Understanding Hooks Part 5 — Custom Hook

Fang Jin
3 min readMay 12, 2021

What’s behind the legendary Hooks? From time to time, I wonder.

Starting Part 4 the generic feature of a Hook is revealed. In this Part 5 we’d like to introduce a custom hook useAync to demonstrate how useState and useEffect can be served as the building blocks.

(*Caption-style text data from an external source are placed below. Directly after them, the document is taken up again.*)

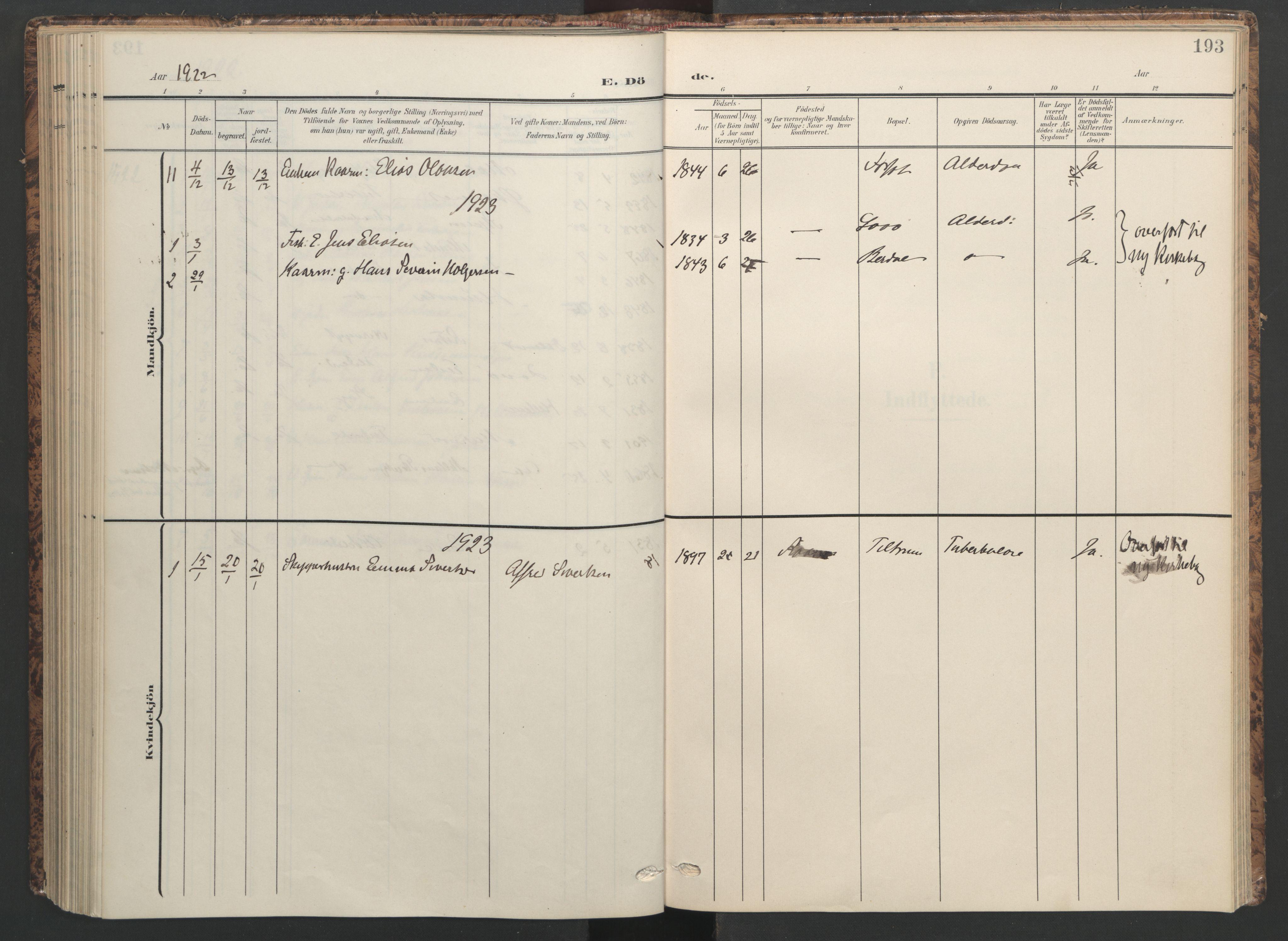 SAT, Ministerialprotokoller, klokkerbøker og fødselsregistre - Sør-Trøndelag, 655/L0682: Ministerialbok nr. 655A11, 1908-1922, s. 193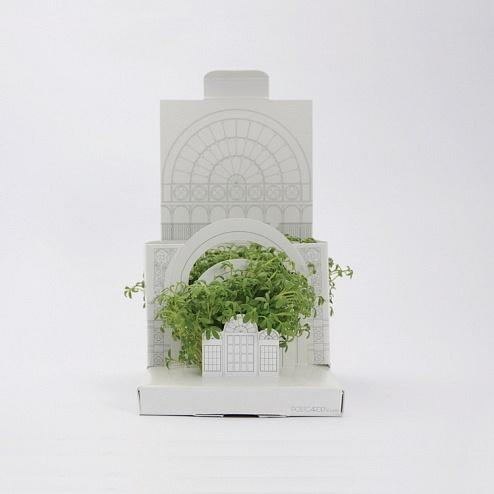 unusual-pop-up-botanical-windowsill-garden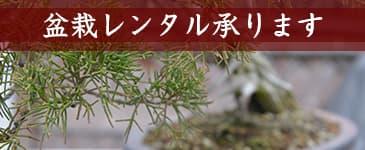 盆栽リースのイメージ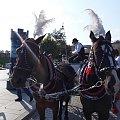 Przepiękne krakowskie konie #konie #Kraków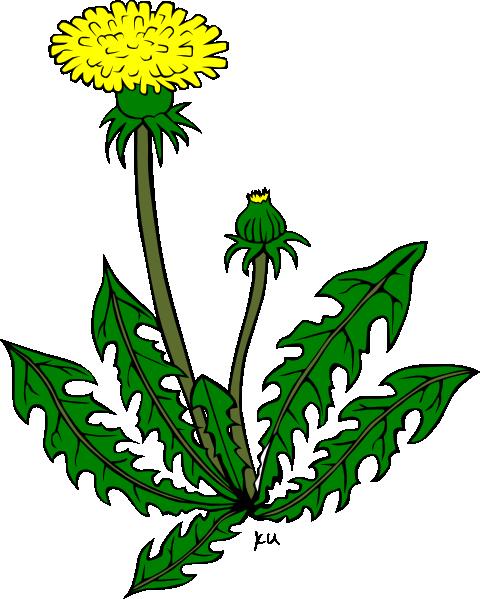 480x599 Flower Dandelion Clip Art Free Vector 4vector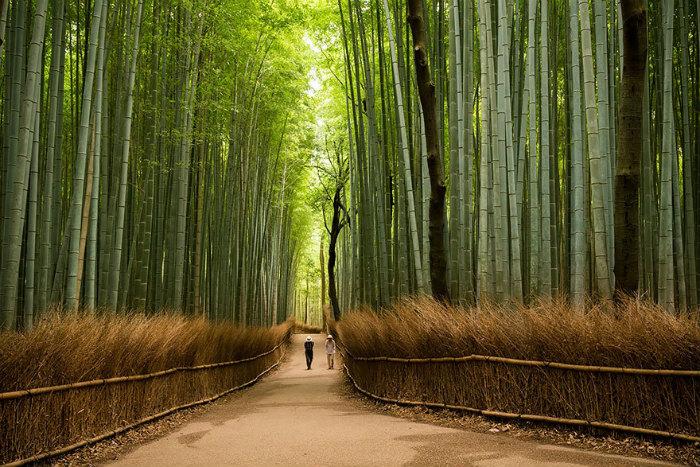 Rừng tre Sagano, Arashiyama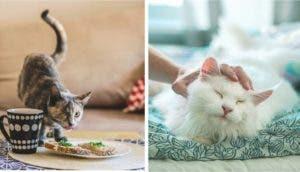 sesion-de-fotos-gatos
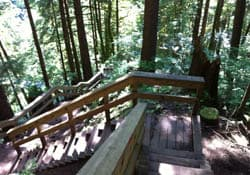 Baden-Powell Trail, Lynn Valley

Say we want to fetch a call fn, wait for the data while loading without blocking the render.

/* Implementation */
const useAsync = (fn) => {
const [data, setData] = useState(null)
const [loading, setLoading] = useState(false)
useEffect(() => {
setLoading(true)
fn().then(res => {
setData(res)
setLoading(false)
return res
})
}, [fn])
return [data, loading]
}
/* Usage */
const loadApi = () => {
return fetch().then(res => res.json())
}
const Component = () => {
const [data, loading] = useAsync(loadApi)
return (
<>
Welcome, {loading && '...'}
{data && 'you are here.'}
</>
)
}

The first time we render this piece, it’ll set initial value of data thanks to useState. Then we call useEffect to fetch api. While loading, "Welcome" is displayed. And after the api is fetched successfully, data is set again thus "You are here" is displayed. loading is flipped between true and false throughout the fetch.

Arguments

As you can see a custom hook can be used right away. What you have to be mindful is the input arguments. To remind us, useState ignores them after first update, useEffect takes them for all updates.

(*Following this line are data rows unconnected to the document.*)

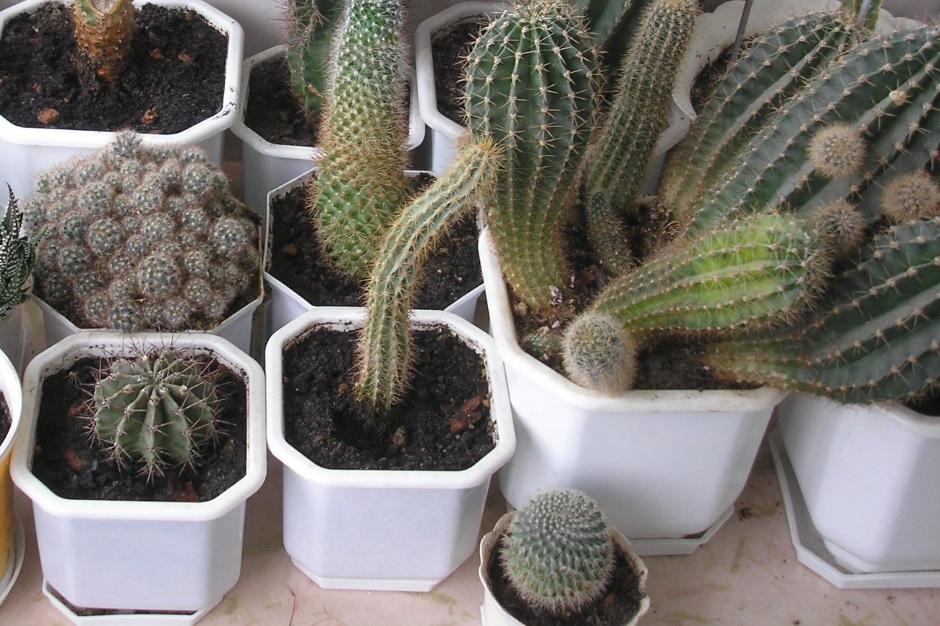 Самые неприхотливые комнатные растеникомнатные растения для начинающих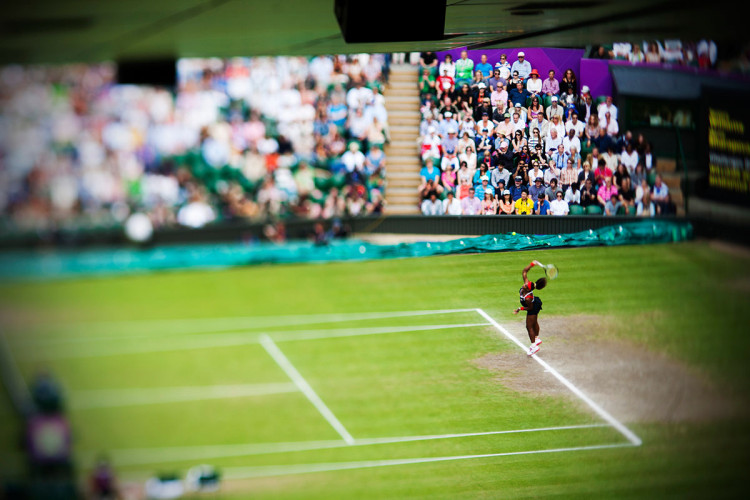 Londyn 2012 - złoty medal dla Sereny Williams, fot David Burnett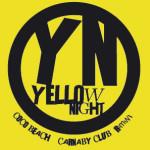 yellow night carnaby rimini notte gialla 2014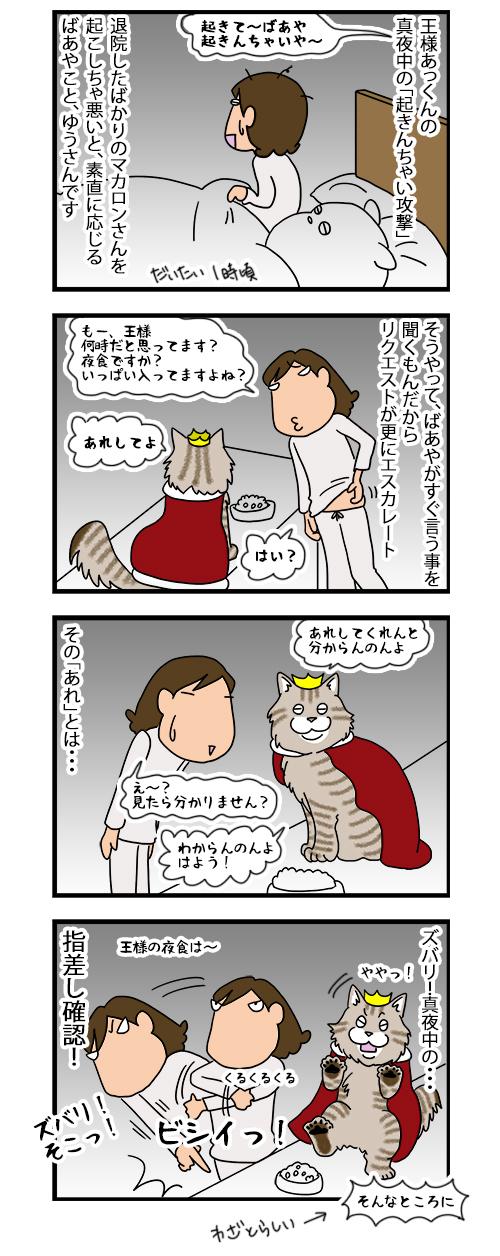 12122019_catcomic.jpg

const Component = ({ choice }) => {
const [data, loading] = useAsync(choice ? loadApi1 : loadApi2)
return (
<>
Welcome,
{loading && '...'}
</>
)
}

If the api depends on the choice you make, either from the prop or another state variable. In the useAsync implementation, we set [fn] as the useEffect dependencies. Which means if the api switches, the registered effect will run again with the new api. Also the loading will be triggered once again to true and false.

You can see, the custom hook’s arguments can be used for once or for all times. This is flexible, good or bad, just keep in mind.

Component

A hook, more often, is used to extend the functionality of component in generic way. You will find quite a few custom hooks inside Table , Form related libraries. In our case, let’s wrap useAsync into a Async component for reuse.

const Async = ({ fn, children }) => {
const [data, loading] = useAsync(fn)
if (loading) return 'loading ...'
return React.cloneElement(children, { data })
}
const Component = () => {
return (
Welcome,
<Async fn={loadApi}>
<ChildComponent />
</Async>
)
}
const ChildComponent = ({ data }) => <></>

The children component is not rendered until data is resolved and provided properly. If you haven’t noticed yet, the hook, 99% of the time, is designed as a data layer.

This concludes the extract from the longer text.